While I’m not behind a whole year on my current writing project, this question has been ricocheting around in my mind lately. I have writing deadlines stacked up for many months, for which I am truly grateful.

But I am sorely behind where I had hoped to be at this point. Some things happened which I could not have foreseen–like happens to everyone. That’s life. There’s probably a lesson there on building more “what if something happens?” time into my schedule.

Right now, I don’t really have the time to do some big analysis of how this happened. I just need to get dug out of this hole and back on schedule. But how?

Faster, More, Hurry!

Our tendency is to look at how behind we have gotten with our writing projections (including you ambitious writers who are doing NaNoWriMo this year) and determine to buckle down and write 10,000 words every day till we are caught up. Then by Day 3 we feel rotten from no sleep or exercise, by Day 6 we are sick, and Day 7 we throw up our hands in despair and take necessary time off.

That has been my usual “catch up” method in the past. And it doesn’t work. It has never worked! And yet that is my inner urge, even as I write this. Stress, stress, stress!

Another Way

But this time I have decided to do it another way. And the minute I made the decision, I noticed my stomach settled down, I stopped hunching over the laptop, and I began breathing deeply again instead of hyperventilating. I will be climbing out of this hole differently.

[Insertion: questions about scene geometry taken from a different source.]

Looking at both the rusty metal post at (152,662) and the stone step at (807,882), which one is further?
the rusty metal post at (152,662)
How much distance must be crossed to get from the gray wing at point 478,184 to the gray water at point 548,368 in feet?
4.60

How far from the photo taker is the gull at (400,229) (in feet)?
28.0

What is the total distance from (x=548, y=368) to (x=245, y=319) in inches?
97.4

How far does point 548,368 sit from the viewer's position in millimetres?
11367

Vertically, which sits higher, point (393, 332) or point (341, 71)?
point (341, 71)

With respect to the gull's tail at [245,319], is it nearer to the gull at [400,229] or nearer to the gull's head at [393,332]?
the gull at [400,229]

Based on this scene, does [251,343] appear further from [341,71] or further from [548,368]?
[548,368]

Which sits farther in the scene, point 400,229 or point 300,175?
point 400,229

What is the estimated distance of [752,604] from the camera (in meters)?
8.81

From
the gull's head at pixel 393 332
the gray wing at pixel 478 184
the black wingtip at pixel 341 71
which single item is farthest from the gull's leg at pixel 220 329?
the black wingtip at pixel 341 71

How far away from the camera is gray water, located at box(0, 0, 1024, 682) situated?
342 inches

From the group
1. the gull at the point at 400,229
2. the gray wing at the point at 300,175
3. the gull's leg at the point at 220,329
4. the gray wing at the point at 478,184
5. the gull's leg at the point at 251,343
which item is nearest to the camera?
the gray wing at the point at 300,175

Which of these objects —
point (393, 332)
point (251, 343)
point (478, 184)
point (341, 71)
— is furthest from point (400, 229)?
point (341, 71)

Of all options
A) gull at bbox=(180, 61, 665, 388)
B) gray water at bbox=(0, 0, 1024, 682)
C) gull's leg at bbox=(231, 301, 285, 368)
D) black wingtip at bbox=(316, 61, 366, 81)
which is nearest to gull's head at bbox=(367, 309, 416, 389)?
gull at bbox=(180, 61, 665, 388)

What will I do? Use my writing GPS system and “recalculate.” Pretend that today is my starting point and I am right on schedule today, then figure out how much I need to do daily to make my deadline. I am relieved to see that it’s not 10,000 words either. It’s not nearly as bad as I was figuring, in fact. That’s often the way it is.

One Day at a Time

The quote at the top of the page shows how we all get behind in our writing projects: one day at a time. But the answer to the problem is also in that quote. We climb out of the hole one day at a time.

And if I concentrate just on the amount I need to do today–and each day after this–then I’ll make the deadline. And I should stay healthy as well. Then I can go out and celebrate when I turn in the book!